§ ENTRIES SHOWN:

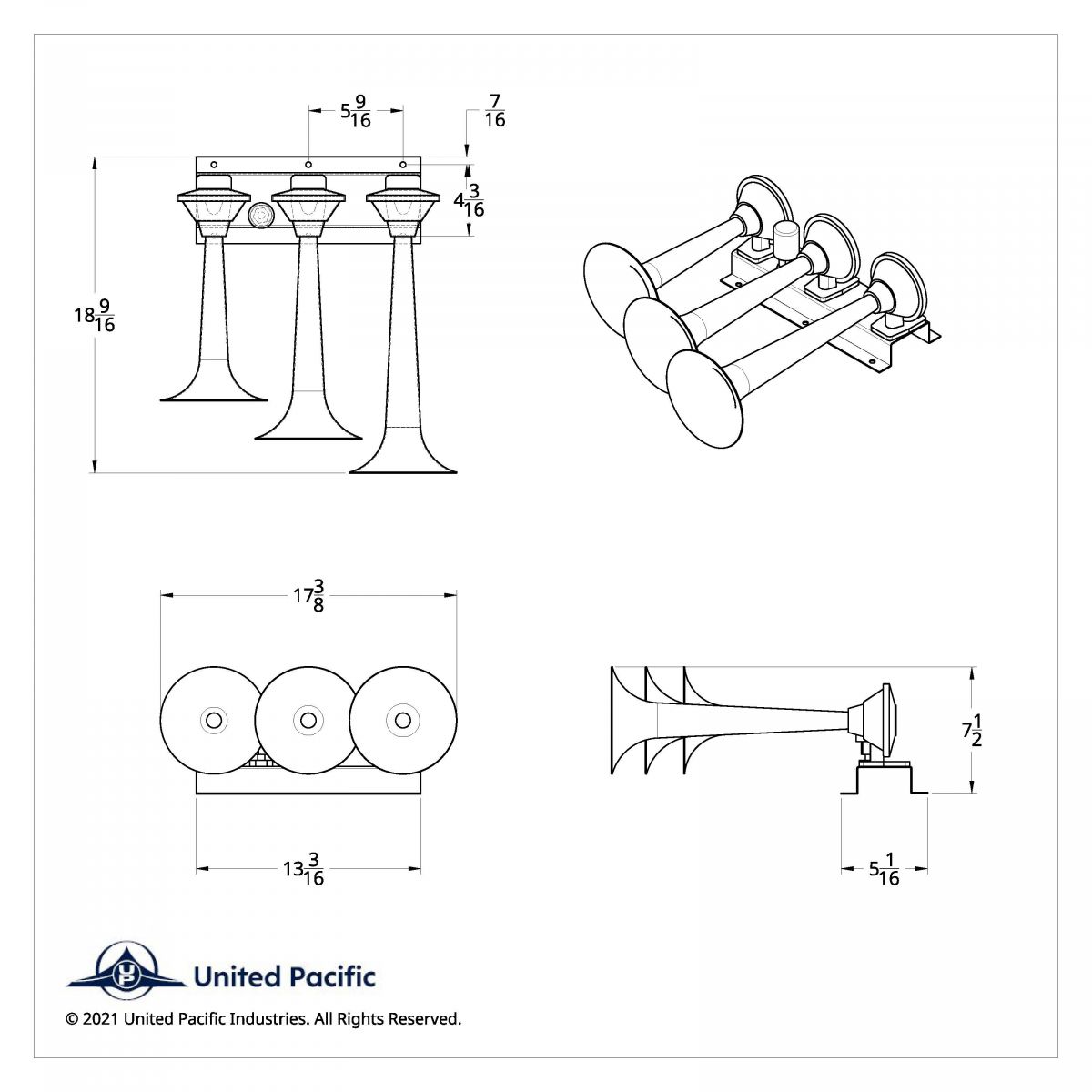 $5\frac{9}{16}$

$\frac{7}{16}$

$4\frac{3}{16}$

$18\frac{9}{16}$

$17\frac{3}{8}$

$13\frac{3}{16}$

$7\frac{1}{2}$

$5\frac{1}{16}$

UP

United Pacific

© 2021 United Pacific Industries. All Rights Reserved.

§ WORK INSTRUCTION: In the data above, copy every line where the string "United" appears.

§ EXERCISE RESPONSE:
United Pacific
© 2021 United Pacific Industries. All Rights Reserved.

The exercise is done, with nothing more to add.